* **Reading text**:
────────────────────
A New Era of I-829 Denials: What to Expect in Immigration Courts
A NEW TREND HAS EMERGED: USCIS IS DENYING I-829 PETITIONS BASED NOT ONLY ON THE TRADITIONAL GROUNDS, INCLUDING JOB CREATION SHORTFALLS, EARLY REPAYMENT, OR FAILURE TO MAINTAIN THE INVESTMENT, BUT ALSO ON SPOF ISSUES.
By Jessica DeNisi
R ecently, the United States Citizenship and Immigration Services( USCIS) has issued an unprecedented number of I-829 petition denials followed by Notices to Appear( NTA). This situation results in EB-5 investors finding themselves in unanticipated and unwelcome removal proceedings before an immigration judge.
Before February 2025, EB-5 investors with denied I-829 Petitions by Investor to Remove Conditions on Permanent Resident Status rarely received NTAs, even if they wanted to seek an immigration court to review their I-829 petitions. Federal courts have consistently held that they lack jurisdiction to review a denied I-829 petition, leaving review through an Executive Office of Immigration Review( EOIR) as the sole administrative option.
────────────────────
* **Information provided**:
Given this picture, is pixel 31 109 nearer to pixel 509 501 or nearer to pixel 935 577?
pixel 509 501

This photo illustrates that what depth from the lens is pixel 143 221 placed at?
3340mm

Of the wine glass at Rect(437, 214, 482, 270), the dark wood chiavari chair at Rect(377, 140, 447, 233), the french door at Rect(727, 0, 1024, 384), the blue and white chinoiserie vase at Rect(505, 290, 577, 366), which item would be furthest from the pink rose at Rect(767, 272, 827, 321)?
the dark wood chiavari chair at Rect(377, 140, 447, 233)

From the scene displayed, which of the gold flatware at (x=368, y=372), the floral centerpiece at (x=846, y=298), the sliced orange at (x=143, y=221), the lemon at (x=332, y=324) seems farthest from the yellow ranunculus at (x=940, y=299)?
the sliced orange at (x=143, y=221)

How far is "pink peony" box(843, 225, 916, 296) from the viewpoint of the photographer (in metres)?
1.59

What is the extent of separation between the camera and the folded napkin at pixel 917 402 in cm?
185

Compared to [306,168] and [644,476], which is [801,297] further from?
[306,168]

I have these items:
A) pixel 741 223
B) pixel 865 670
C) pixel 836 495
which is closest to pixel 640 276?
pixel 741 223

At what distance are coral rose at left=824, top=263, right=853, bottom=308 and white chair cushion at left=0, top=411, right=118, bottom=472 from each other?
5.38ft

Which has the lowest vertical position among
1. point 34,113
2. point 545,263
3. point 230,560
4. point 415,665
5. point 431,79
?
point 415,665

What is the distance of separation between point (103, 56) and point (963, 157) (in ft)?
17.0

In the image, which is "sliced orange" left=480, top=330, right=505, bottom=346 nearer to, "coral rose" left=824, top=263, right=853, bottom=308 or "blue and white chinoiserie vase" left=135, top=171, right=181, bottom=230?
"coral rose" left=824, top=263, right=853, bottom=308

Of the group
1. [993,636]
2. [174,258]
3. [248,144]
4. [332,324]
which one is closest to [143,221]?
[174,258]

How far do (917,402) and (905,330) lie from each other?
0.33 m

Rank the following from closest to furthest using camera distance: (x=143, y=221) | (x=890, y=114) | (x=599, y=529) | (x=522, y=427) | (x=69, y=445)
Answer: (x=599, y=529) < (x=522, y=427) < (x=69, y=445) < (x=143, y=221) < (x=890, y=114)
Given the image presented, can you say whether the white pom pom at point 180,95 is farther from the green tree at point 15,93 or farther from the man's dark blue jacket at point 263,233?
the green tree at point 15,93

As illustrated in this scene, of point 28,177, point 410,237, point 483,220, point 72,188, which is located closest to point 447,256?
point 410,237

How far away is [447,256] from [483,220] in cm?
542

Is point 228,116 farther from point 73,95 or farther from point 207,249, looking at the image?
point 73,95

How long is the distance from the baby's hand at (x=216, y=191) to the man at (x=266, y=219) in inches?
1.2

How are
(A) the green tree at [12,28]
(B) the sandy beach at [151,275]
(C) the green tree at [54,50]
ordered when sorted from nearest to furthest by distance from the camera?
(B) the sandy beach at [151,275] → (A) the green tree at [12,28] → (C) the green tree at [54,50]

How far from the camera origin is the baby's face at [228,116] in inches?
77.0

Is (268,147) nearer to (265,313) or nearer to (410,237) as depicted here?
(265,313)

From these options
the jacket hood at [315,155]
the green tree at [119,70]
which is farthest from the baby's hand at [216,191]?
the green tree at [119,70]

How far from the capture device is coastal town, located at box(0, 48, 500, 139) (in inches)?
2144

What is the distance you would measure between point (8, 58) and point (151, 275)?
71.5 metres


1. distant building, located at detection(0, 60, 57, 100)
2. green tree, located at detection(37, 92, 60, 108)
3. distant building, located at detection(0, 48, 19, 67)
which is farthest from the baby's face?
────────────────────
* **Objectives**:
1 - Answer these questions from the article on I-829 denials:
(a) What has USCIS issued after many of the I-829 petition denials?
(b) Before what month and year did investors with denied I-829 petitions rarely receive NTAs?
(c) What have federal courts consistently held about denied I-829 petitions?
2 - Using the article on I-829 denials, say whether each statement agrees with it, and quote the words that decide it:
(a) Federal courts regularly review denied I-829 petitions.
(b) USCIS now denies I-829 petitions on SPOF issues as well as on traditional grounds.
(c) The recent denials leave EB-5 investors in removal proceedings before an immigration judge.
3 - Carry on the article on I-829 denials from the point where it stops.

* **Per-task outputs**:
1 -
(a) Notices to Appear (NTA).
(b) February 2025.
(c) They lack jurisdiction to review a denied I-829 petition.

2 -
(a) No: "Federal courts have consistently held that they lack jurisdiction to review a denied I-829 petition"
(b) Yes: "BUT ALSO ON SPOF ISSUES"
(c) Yes: "EB-5 investors finding themselves in unanticipated and unwelcome removal proceedings before an immigration judge"

3 -
However, that changed with the February 28, 2025, USCIS Policy Memorandum( PM6020187) titled“ Issuance of Notices to Appear( NTAs) in Cases Involving Inadmissible and Deportable Aliens.” This memo shifted the agency’ s policy on initiating removal proceedings by issuing these notices when an immigration benefit request is denied, like the denial of an I-829 petition.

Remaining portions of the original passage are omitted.